We started off with a firm commitment to keeping the animals separate. There was a tremendous fear that they would instantly begin fighting and become mortal enemies if they were together.

Through much of her first summer, Silky spent most of her time in my father’s studio, which was upstairs in the back of the house. He added a screen door between the studio and my parents’ bedroom so that there wouldn’t be any danger of the dog invading the studio or the cat running out.

As a result, the cat spent much of her time with my father while he was at work, painting.

Slowly, he grew intrigued by Silky’s very serene, quiet and graceful demeanor. In contrast to Golly, who was quite sloppy, she was like a finely crafted piece of moving sculpture.

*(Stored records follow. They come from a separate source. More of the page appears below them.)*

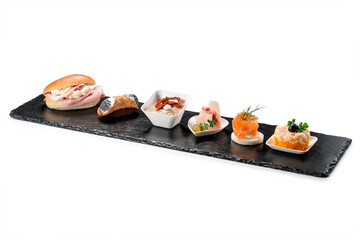 Black stone rectangular tray with shrimp tartare snack cannoli swordfish ravioli with robbiola tartina nordica mousse aubergine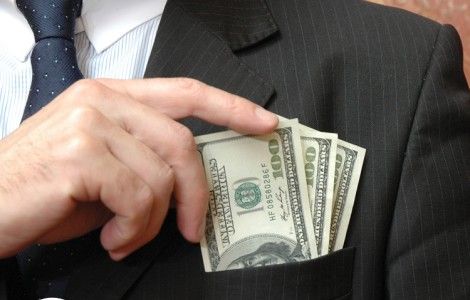 closeup of man putting hundred-dollar bills into his suit jacket pocket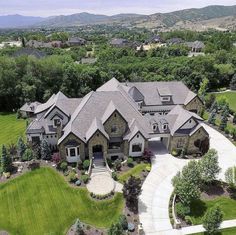 an aerial view of a large home in the middle of a lush green field with trees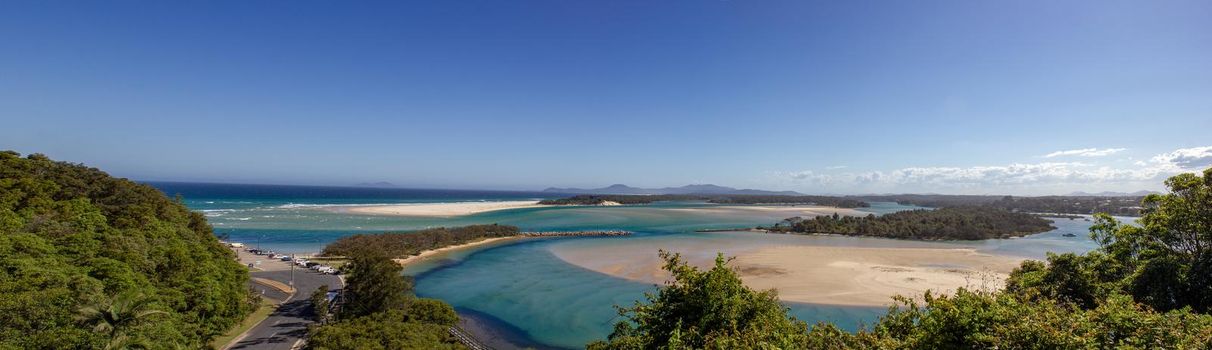 Flat sand dunes on the delta of the Nambucca River, which enters the Pacific Ocean through wide sandy beaches of the Australian coast around Nambucca Heads Town.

By the end of the summer, a cat or two began appearing in a few pages of my father’s sketchbooks. And then it wasn’t long before Silky showed up in a painting.

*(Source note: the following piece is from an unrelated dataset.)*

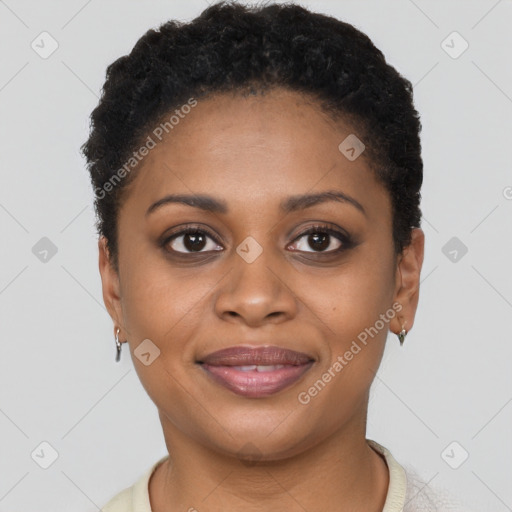 Joyful black young-adult female with short  brown hair and brown eyes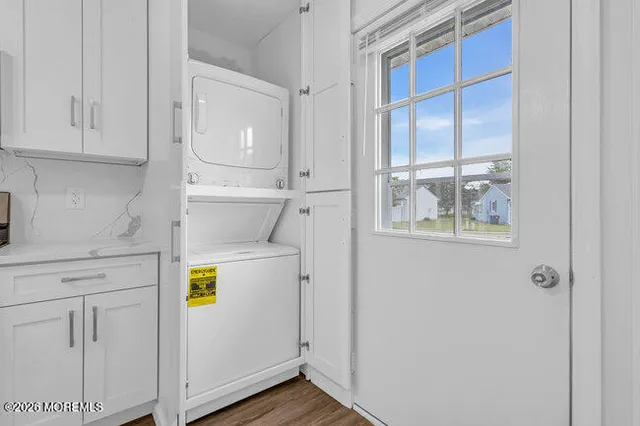a view of walk in closet with window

Fortunately Silky and Golly worked out their social relationships on their own. I think they both figured it could be months or years before we had the nerve to let them hang out together.

They definitely had been aware of each other.

Occasionally someone would carry the cat into the regular part of the house with the dog there. Or the dog might be brought into the studio briefly but he would be closely chaperoned and supervised.

Silky, in contrast to Golly, was allowed to run loose outside. And there was one comical scene where the dog was being walked on a leash while the cat was  on top of our front yard’s thick hedges, looking down at him.

But when fall came and the family migrated back to Baltimore for the school year, the two took matters into their own paws.

One day, by accident, one of us left a door open and the cat walked out into the rest of the house.

Suddenly the two of them were together.

Much to our surprise, there were no growls, yowls or fights.

Bit by bit we let them spend more time together and soon they were left unsupervised without any problems.

Over the years our roster of engaging and friendly cats included Molly Midnight, Little, Captain Midnight and Sampson Smarty Puss. They all had unique personalties and quirks. Several were black.

Our second dog was a Labrador Retriever named Skipper. He grew up surrounded by cats and always got along with his different feline partners. He even copied some of their mannerisms, learning to lick-wash his paws and fur like a fastidious cat.

It’s true that cats were more prevalent than dogs in my father’s later artwork. One of the cats became, only for my father, a retriever, fetching little crumpled pieces of paper or cellophane he rolled up into a ball, and would throw.

Still, he also remained a dog person.

However, in retrospective, the animal that probably drew the most of his attention in paintings were horses.